After taking two courses in the Women’s and Gender Studies department at Ithaca College, I realized a recurring theme. They were filled predominantly with female students. Why is the male to female ratio so skewed for Women’s and Gender Studies courses? What is the stigma?
The first course that I took in the Women’s and Gender Studies department was Introduction to Women’s and Gender Studies. There were only two males in my class. I had taken psychology and sociology courses and had never noticed a gender ratio this obvious. When I took Psychology of Women, a course both in the Psychology and Women’s and Gender Studies departments, it became clear to me that my introductory course had been no exception to the usual demographic in WGST courses because there was only one male student the course. My professor repeatedly said throughout the course that she felt like she was “preaching to the choir” because we were discussing issues that women often deal with on a day-to-day basis. Because the class was not more diverse, we were unable to discuss many issues in a meaningful way.
I think that many people feel that Women’s and Gender Studies courses are only meant for women. Men sometimes seem scared to take the courses because they don’t want to be blamed or called out. I think that they might also think that the topics do not pertain to them, thus it is not necessary for them to sign up for a WGST course. It is vital to understand that Women’s and Gender Studies courses are not teaching “man-hating” principles, the issues that are discussed are not “lady problems” and the students taking these courses are not “feminazis.” In Psychology of Women, we discussed present-day issues of sexism in the media and workplace and systematic sexism. We learned in-depth about the cycle of oppression, as well as the impact of gender role expectations for both men and women in society. All of these topics pertain to males because the patriarchy doesn’t allow freedom for either gender. Men are negatively affected by patriarchal ideas, but also hold a lot of power in society. If they fully understand these issues, they can become advocates for less powerful groups. Unfortunately, because men are not signing up for WGST courses, they are missing out on these important conversations.
Issues like sexual assault, sexual harassment, rape and domestic violence are addressed in WGST courses. We discuss how victim blaming and rape culture allow these issues to continue in our society. The Rape, Abuse & Incest National Network states that 90 percent of adult rape victims are female. It is clear that these societal issues won’t be resolved until men understand their role in these issues.
While thinking of ways to increase the gender ratio, I thought of changing the name of Women’s and Gender Studies to something like Gender and Society Studies. When I reached out to Professor Jessica Ross, who teaches Psychology of Women, she said, “To change the name of a women’s studies course is once again implying there is something wrong with women.” She went on to say, “The name of our course doesn’t need to change, rather the culture at large needs to change either by not seeing a course titled women’s studies and feminism as a taboo or by requiring all students to take a WGST courses to address larger systemic issues of patriarchy.” I agree with her that a department name change would not solve the overarching perspective that it’s not necessary for male students to learn about these issues, but I consider the idea a way of making the courses seem less intimidating to men.
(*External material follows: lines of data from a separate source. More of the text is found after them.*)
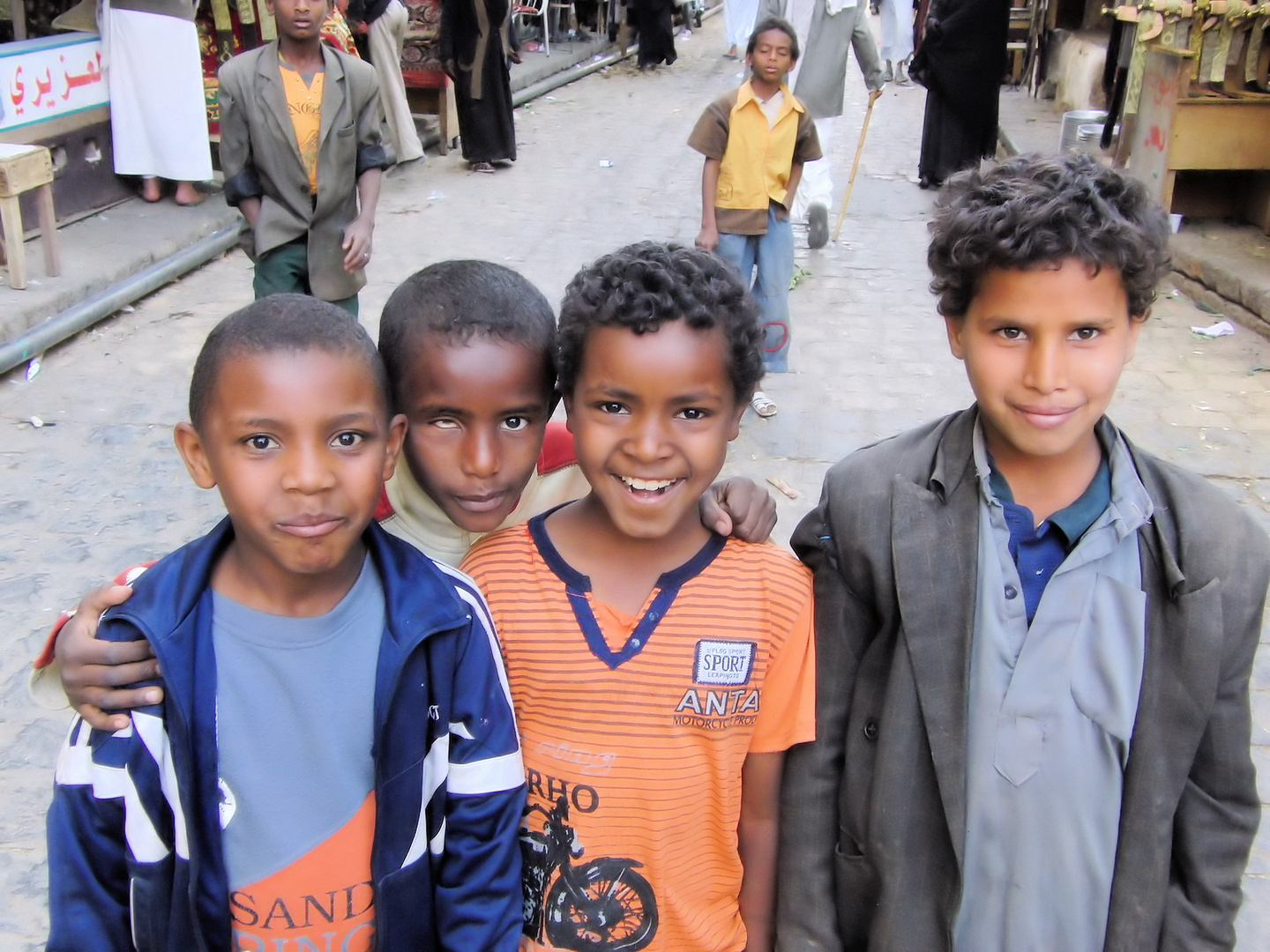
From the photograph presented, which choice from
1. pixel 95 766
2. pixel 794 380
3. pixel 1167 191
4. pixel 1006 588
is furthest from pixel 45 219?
pixel 1167 191

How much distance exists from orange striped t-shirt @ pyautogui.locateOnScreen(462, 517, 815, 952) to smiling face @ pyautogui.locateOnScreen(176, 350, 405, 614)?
0.23 metres

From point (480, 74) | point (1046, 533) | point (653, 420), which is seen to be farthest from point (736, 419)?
point (480, 74)

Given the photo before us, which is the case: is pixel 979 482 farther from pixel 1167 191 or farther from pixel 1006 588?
pixel 1167 191

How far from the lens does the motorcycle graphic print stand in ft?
4.60

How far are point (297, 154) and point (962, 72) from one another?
603 centimetres

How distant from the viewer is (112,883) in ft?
4.13

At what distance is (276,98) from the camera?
367 centimetres

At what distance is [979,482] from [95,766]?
3.60 ft

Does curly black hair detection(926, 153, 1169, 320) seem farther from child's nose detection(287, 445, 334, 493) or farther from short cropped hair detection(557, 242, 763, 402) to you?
child's nose detection(287, 445, 334, 493)

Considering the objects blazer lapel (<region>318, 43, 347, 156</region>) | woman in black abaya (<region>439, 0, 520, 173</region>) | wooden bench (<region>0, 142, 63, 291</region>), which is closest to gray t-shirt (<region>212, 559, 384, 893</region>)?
blazer lapel (<region>318, 43, 347, 156</region>)

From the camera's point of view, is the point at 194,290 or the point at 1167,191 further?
the point at 1167,191

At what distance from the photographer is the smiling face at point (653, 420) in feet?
4.68

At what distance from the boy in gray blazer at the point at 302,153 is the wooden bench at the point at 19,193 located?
174 cm

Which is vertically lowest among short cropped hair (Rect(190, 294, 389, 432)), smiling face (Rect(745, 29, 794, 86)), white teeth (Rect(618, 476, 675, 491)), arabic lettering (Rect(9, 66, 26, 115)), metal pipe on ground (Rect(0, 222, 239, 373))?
metal pipe on ground (Rect(0, 222, 239, 373))
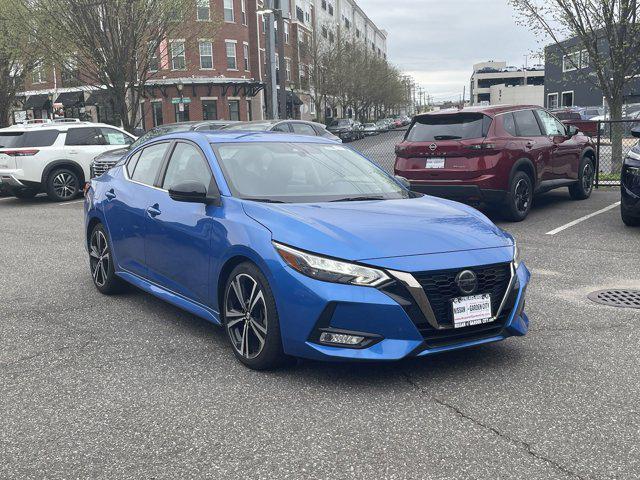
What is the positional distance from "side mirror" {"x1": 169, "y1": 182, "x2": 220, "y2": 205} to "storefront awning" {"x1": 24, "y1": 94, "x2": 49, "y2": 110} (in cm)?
5081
So what is the real reason that men are not taking Women’s and Gender Studies courses? There seems to be a misconception that these issues don’t pertain to men. There is also level of fear and intimidation that they will be blamed or hated for being a man in this type of class setting. Maybe it simply doesn’t occur to many male students to choose these types of courses because these issues aren’t present in their day-to-day lives. There are great conversations with both men and women on these issues already in psychology and sociology classes, but those courses only touch on these societal problems. Men need to take Women’s and Gender Studies courses because these aren’t just women’s issues: Men need to be involved in the conversations and the change.